▶ **Spatial reasoning question data**:
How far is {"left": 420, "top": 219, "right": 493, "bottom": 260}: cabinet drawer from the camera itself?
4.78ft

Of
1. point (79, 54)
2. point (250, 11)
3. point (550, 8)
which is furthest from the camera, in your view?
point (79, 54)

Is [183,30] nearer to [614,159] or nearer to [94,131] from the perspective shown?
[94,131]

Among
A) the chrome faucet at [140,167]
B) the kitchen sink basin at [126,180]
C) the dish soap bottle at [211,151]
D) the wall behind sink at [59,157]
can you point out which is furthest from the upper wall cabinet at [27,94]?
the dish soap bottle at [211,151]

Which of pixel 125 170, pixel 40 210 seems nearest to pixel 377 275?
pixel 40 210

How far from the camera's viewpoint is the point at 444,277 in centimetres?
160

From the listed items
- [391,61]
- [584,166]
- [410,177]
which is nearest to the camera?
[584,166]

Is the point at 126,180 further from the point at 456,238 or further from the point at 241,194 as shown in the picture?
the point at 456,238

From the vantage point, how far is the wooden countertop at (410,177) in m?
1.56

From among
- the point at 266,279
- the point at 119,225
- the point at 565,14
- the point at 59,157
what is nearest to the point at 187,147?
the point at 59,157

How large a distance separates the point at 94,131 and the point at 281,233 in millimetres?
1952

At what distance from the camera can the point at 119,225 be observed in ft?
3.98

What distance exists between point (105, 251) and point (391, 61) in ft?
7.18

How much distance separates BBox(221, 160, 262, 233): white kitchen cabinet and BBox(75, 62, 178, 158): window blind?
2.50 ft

▶ **Do this**: Give the stretch of data from the line containing "What distance exists" through the end as a two-column CSV with the columns text and answer. Use one row for each item, put each value in its own quoted field, and turn line breaks into spaces.

▶ **Answer**:
text,answer
"What distance exists between point (105, 251) and point (391, 61) in ft?","7.18"
"How much distance separates BBox(221, 160, 262, 233): white kitchen cabinet and BBox(75, 62, 178, 158): window blind?","2.50 ft"